A person with BPD is also at an increased risk for being diagnosed with other psychological disorders. These include bipolar disorder with bipolar depression and periods of mania, as well as major depression. Anxiety disorders, such as generalized anxiety or obsessive compulsive disorder, are also possible in someone with BPD. Some people with BPD may also struggle with eating disorders.

Causes and Risk Factors

Borderline personality disorder causes are not fully understood, but there is evidence that abnormalities in the structure of the brain and in the neurotransmitters that act in the brain may be related to how the condition develops and the symptoms it produces. There may also be triggering factors that play a role in the development of BPD, such as trauma experienced during childhood.

There are some known risk factors for BPD as well. These are factors or conditions that make it more likely, although not guaranteed, that someone will be diagnosed with borderline personality disorder. These include a family history of the condition, traumatic experiences or extreme stress, and a natural tendency to be impulsive, angry, or aggressive.

Managing and Treating Borderline Personality Disorder

The main strategy used for treating and managing borderline personality disorder symptoms is therapy. Several different types of therapy may be used depending on how each individual responds. These include cognitive behavioral therapy, schema-focused therapy, Systems Training for Emotional Predictability and Problem Solving, and dialectical behavior therapy (DBT).

While any type of therapy has the potential to help a patient manage moods and emotions, DBT was developed specifically for patients with BPD. It is considered an effective and evidence-based approach to helping patients manage symptoms and live a more normal life. A therapist uses DBT to help a patient achieve symptom management by:

  • Regulating and controlling strong emotions
  • Using mindfulness techniques, such meditation and other self-soothing strategies
  • Reducing self-destructive behaviors
  • Improving relationships with others
  • Developing stress tolerance
  • Balancing acceptance of symptoms and the need to change behaviors

Borderline personality medications do not exist specifically, but there are drugs that may help a patient struggling with the symptoms of BPD or co-occurring conditions.
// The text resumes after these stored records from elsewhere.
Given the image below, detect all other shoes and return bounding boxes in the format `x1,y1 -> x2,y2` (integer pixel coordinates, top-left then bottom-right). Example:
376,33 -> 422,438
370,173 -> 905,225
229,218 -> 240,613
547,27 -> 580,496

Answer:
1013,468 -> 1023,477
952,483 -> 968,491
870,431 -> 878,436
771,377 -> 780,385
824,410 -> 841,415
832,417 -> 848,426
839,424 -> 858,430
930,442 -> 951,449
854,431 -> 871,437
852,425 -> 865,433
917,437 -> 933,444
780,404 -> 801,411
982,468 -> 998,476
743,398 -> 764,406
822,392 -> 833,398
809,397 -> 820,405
For instance, antidepressants or anti-anxiety medications can help relieve some of the troubling emotions that come with BPD, while mood stabilizers may help to even out mood swings. For someone experiencing the symptoms of psychosis, like those seen in paranoid schizophrenia, antipsychotic medications may be useful. No single medication can treat every patient with BPD and for many, medications won’t help at all. This is why sticking with therapy is so important.

The Importance of Family Involvement in Managing BPD

Another evidence-based management strategy for BPD treatment is called family psychoeducation. This refers to involving the family of the patient, not so much in therapy but in learning more about how to create a supportive and healing environment for the patient. The family also learns how to set boundaries with their loved one and how to take care of themselves and manage stress. Having healthy relationships with others is one of the biggest challenges of living with BPD, and when family or friends don’t understand the condition and how it makes the patient feel, those relationships become even more challenging.

Family psychoeducation gives a patient’s loved ones the knowledge and the tools needed to provide useful and effective support. Research has found that when the family is involved in this way, learning more about the condition and developing strategies for coping with stress and maintaining relationships with the patient, outcomes are better for everyone, including the patient with BPD.

Borderline personality disorder is a very serious mental health condition. It is disruptive to living a normal life, holding down a job, and having healthy and stable relationships. As a chronic mental illness there is no known cure for BPD, but it is a treatable, manageable condition. It is crucial to get a professional diagnosis from a psychiatrist, to be part of developing a treatment plan, to get effective therapy, and to stick with it along with the support of family in order to be able to manage symptoms and live a more normal life.